── Texte à lire
La frustration, parfois, fait sauter la marmite. Marsoui, une petite communauté de Haute Gaspésie a adressé un audacieux pied de nez aux empêcheurs de surfer en rond le 16 janvier 2008 en émettant illégalement pendant un jour ou deux le signal Internet haute vitesse du large bande institutionnel vers des citoyens trop longtemps tenus pour quantité négligeable.

« On en a ras le bol, lançait la maire Jovette Grasse; la haute vitesse existe depuis 10 ans au pays. Nous devrions l’avoir depuis au moins quatre ou cinq ans. On ne veut plus attendre ! » Télus réclamait 100 branchements garantis pour desservir cette municipalité de 150 résidences.

Ginette Migneault de Mont-Louis a suivi d’un œil avide le souque à la corde de Marsoui. « Tous les p’tits villages gaspésiens voudraient faire pareil ! J’ai déjà vu une municipalité mettre son routeur dans la fenêtre pour brancher une entreprise de l’autre côté de la rue. C’est politique tout ça ! »

« On reçoit beaucoup de nouveaux arrivants à La Martre, expliquait le maire Raymond Saint-Pierre. La haute vitesse est essentielle pour les garder. »

« Les conditions de Télus sont irrecevables, renchérissait de son côté le maire de Mont-Louis, Paul Hébert Bernatchez. On a acheté les équipements pour brancher des commerces qui auraient fermé sans la haute vitesse. »

L’insurrection de Marsoui menaçait de conduire à l’émergence d’un front commun pour s’affranchir du « remote control » des prévaricateurs du Net. Les élus régionaux y sont allés de la stratégie habituelle, une macédoine de subventions, 11 M$, pour faire chuter la pression. Aux dernières nouvelles, 12 000 foyers et entreprises attendent toujours l’accès à la haute vitesse en Gaspésie.

Ginette Migneault a de son côté créé un OSBL pour brancher Mont-Louis, Anse Pleureuse et Gros Morne. Son fournisseur de l’accès au Web l’a neutralisée net par surfacturation. « Télus proposait 3 Mb/s, pour couvrir les trois villages, à 1 500$ par mois ! Télus a beau jeu tant qu’elle n’aura pas de concurrent ! »

Un autre OBSL carburant au bénévolat, Communautel, arrose les municipalités de Nominingue, La Macaza et Rivière Rouge avec des visées sur d’autres villages alentour. La haute vitesse jusqu’à 6 Mo/s s’y détaillait 40$ par mois sans contrat dès 2008. Une prouesse, parce que « Télébec et Bell ont tout fait pour nous ralentir », déplorait le conseiller technique Jean-Paul Bleau.

Communautel n’est pas seule. La Fédération des coopératives de câblodistribution et de télécommunication du Québec, (FCCTQ) compte actuellement 35 coopératives desservant 100 000 membres.
────
── Entrées présentées
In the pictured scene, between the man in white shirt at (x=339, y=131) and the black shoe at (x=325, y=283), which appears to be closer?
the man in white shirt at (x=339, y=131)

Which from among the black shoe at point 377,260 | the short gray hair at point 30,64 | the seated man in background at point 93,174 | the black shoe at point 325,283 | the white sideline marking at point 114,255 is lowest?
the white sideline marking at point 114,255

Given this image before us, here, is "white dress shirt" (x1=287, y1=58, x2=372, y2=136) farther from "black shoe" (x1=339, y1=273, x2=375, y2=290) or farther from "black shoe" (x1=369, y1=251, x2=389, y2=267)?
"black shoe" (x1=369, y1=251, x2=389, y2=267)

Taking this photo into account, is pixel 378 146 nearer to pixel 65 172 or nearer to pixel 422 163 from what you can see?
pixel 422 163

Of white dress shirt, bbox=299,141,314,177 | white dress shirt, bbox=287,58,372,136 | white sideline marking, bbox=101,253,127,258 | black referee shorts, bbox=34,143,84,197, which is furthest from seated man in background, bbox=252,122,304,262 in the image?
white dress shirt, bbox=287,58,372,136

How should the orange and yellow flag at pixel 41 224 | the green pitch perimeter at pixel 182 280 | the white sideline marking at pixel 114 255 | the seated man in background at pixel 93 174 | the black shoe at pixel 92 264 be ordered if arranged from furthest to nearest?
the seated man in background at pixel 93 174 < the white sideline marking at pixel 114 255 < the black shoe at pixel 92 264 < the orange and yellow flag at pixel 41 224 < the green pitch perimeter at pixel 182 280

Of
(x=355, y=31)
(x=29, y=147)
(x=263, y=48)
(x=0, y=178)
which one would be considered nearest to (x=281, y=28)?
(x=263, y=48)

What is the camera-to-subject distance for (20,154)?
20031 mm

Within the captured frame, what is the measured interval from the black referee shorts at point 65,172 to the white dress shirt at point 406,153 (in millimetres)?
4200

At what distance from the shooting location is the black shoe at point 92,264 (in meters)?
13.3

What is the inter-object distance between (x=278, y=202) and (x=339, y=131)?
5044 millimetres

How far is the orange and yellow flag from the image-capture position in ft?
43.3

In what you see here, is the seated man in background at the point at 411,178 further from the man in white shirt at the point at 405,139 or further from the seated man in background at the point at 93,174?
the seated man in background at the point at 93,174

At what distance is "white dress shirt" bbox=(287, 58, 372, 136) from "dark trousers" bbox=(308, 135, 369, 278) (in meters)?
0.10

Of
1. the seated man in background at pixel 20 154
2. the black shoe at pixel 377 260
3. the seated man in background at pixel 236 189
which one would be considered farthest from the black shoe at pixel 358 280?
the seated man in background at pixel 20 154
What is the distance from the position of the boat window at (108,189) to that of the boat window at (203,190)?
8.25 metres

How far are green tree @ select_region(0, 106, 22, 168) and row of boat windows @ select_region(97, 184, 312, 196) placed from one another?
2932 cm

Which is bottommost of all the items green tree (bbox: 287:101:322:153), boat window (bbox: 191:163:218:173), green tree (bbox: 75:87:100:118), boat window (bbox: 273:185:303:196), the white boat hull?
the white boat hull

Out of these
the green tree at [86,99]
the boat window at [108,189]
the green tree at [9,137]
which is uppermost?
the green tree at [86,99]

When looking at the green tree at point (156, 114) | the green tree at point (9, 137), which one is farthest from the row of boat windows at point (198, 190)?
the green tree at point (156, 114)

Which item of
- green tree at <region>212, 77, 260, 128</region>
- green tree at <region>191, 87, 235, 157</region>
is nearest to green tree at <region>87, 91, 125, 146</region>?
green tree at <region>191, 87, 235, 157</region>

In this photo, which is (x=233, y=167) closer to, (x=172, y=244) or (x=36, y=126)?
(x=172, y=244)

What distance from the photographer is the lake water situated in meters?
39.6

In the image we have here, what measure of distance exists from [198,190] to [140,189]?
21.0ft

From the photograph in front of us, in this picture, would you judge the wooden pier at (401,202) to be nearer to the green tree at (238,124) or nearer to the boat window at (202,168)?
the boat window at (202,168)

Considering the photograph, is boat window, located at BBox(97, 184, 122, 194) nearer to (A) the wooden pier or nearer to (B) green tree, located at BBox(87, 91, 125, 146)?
────
## Consignes
Veuillez recopier mot pour mot le passage du texte sur la haute vitesse en Gaspésie, depuis « Communautel n’est pas » jusqu'à « 100 000 membres. » inclus. Les entrées ne jouent aucun rôle dans cet exercice.

## Réponse détaillée
Communautel n’est pas seule. La Fédération des coopératives de câblodistribution et de télécommunication du Québec, (FCCTQ) compte actuellement 35 coopératives desservant 100 000 membres.